= Maynard v West Midlands Regional HA =

Maynard v West Midlands Regional Health Authority is an English tort law case concerning the Bolam test for professional negligence.

The patient presented with symptoms of tuberculosis but both the consultant physician and the consultant surgeon took the view that Hodgkin's disease, carcinoma, and sarcoidosis were also possibilities, the first of which if present would have required remedial steps to be taken in its early stages. Instead of waiting for the results of the sputum tests, the consultants carried out a mediastinoscopy to get a biopsy. The inherent risk of damage was to the left laryngeal recurrent nerve, even if the operation was properly done. In the event, only tuberculosis was confirmed. Unfortunately, the risk became a reality and the patient suffered a paralysis of the left vocal cord. The decision of the physician and the surgeon to proceed was said by their expert peers to be reasonable in all the circumstances.

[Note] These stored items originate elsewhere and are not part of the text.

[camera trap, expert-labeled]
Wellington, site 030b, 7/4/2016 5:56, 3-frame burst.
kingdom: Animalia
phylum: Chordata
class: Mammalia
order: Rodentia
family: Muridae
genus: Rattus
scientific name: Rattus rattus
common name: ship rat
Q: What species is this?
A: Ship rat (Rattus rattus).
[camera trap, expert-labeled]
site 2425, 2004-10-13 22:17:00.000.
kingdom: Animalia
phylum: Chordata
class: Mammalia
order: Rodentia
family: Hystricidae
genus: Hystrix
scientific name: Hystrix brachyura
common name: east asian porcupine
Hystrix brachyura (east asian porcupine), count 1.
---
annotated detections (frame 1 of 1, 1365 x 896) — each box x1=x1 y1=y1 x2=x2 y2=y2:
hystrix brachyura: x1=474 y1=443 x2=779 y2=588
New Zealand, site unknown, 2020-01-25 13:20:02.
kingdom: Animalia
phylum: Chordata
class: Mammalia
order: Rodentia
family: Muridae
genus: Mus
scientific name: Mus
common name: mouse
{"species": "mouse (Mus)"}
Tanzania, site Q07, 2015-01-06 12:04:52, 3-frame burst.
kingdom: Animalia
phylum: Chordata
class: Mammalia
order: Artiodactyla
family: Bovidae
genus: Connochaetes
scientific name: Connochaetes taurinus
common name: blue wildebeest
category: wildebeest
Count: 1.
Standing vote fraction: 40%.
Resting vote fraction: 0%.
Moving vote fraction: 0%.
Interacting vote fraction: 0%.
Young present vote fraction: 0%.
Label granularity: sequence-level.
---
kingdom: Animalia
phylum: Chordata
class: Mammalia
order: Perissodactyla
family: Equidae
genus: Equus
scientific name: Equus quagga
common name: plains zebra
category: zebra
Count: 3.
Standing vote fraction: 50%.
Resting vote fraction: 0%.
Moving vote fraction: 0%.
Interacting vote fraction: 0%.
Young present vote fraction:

The trial judge initially held that the surgeon had been negligent for failing to use a different surgical technique that was advocated by one group of medical experts. However, the Court of Appeal reversed the decision, and the House of Lords upheld that reversal, stating that "differences of opinion and practice within the medical profession are inevitable, and that a court's preference for one medical opinion over another is not a basis for finding negligence". This decision reaffirmed the Bolam principle, which holds that a doctor will not be considered negligent if they have acted in accordance with a responsible body of medical opinion, although the later case of Bolitho somewhat qualified Bolam.